Kehendak Baik Ibu, Kehendak Baik Janin: Merawat Tubuh dengan Ukuran Tuhan
Oleh : dr. Maximus Mujur, Sp.OG
Di tengah dunia yang semakin canggih dalam menelanjangi tubuh manusia—melalui alat, diagnosis, dan intervensi yang kian kompleks—masih tersisa satu pertanyaan hakiki: apakah kita sungguh mengenal tubuh kita sebagaimana Sang Pencipta mengenalnya?
Ilmu pengetahuan modern telah lama menyamaratakan tubuh sebagai sistem biologis yang dapat diukur, dibongkar, diperbaiki, bahkan dikustomisasi. Namun, mengapa anak-anak yang lahir dari ayah dan ibu yang sama bisa sangat berbeda? Bentuk wajah, suara tangis, cara memandang dunia—semuanya tak pernah bisa dijelaskan sepenuhnya hanya dengan genetik dan statistik. Karena di balik tubuh ada jiwa. Di balik ukuran ada kehendak. Dan di balik kehendak manusia, ada Kehendak Baik yang berasal dari Tuhan.

--- --- ---

▸ **Bagian Latihan**
1) Ulangi seluruh isi kutipan dokumen di atas, mulai dari "Ilmu pengetahuan modern" hingga "berasal dari Tuhan.".
2) Terjemahkan kalimat dari kutipan dokumen berikut ke dalam bahasa Inggris: "Ilmu pengetahuan modern telah lama menyamaratakan tubuh sebagai sistem biologis yang dapat diukur, dibongkar, diperbaiki, bahkan dikustomisasi."
3) Jawablah pertanyaan berikut berdasarkan kutipan dokumen.
(a) Siapa penulis tulisan ini?
(b) Melalui apa saja dunia disebut semakin canggih menelanjangi tubuh manusia?
(c) Menurut tulisan ini, apa yang ada di balik tubuh?

--- --- ---

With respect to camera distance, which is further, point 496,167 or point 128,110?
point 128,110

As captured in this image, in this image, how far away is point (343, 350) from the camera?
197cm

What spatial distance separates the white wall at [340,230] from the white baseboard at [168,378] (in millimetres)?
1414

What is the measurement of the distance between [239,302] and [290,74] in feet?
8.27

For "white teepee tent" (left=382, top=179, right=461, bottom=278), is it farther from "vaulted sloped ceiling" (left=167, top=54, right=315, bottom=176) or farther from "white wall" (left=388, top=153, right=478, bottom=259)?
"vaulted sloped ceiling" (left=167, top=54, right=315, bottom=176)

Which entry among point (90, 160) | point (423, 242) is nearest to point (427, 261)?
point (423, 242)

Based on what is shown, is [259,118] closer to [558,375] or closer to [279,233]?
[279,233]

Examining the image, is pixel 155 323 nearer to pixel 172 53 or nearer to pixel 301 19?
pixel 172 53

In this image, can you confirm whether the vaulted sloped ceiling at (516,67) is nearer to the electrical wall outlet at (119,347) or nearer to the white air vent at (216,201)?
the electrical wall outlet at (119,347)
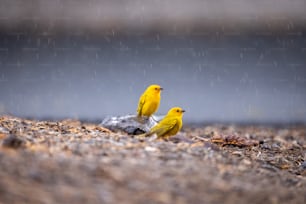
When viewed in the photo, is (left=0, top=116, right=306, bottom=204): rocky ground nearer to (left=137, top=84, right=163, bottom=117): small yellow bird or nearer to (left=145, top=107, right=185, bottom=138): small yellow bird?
(left=145, top=107, right=185, bottom=138): small yellow bird

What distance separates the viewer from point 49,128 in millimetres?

--- --- ---

▸ **Kunci Jawaban**
1)
Ilmu pengetahuan modern telah lama menyamaratakan tubuh sebagai sistem biologis yang dapat diukur, dibongkar, diperbaiki, bahkan dikustomisasi. Namun, mengapa anak-anak yang lahir dari ayah dan ibu yang sama bisa sangat berbeda? Bentuk wajah, suara tangis, cara memandang dunia—semuanya tak pernah bisa dijelaskan sepenuhnya hanya dengan genetik dan statistik. Karena di balik tubuh ada jiwa. Di balik ukuran ada kehendak. Dan di balik kehendak manusia, ada Kehendak Baik yang berasal dari Tuhan.

2) Modern science has long generalized the body as a biological system that can be measured, taken apart, repaired, and even customized.

3)
(a) dr. Maximus Mujur, Sp.OG
(b) Melalui alat, diagnosis, dan intervensi yang kian kompleks
(c) Jiwa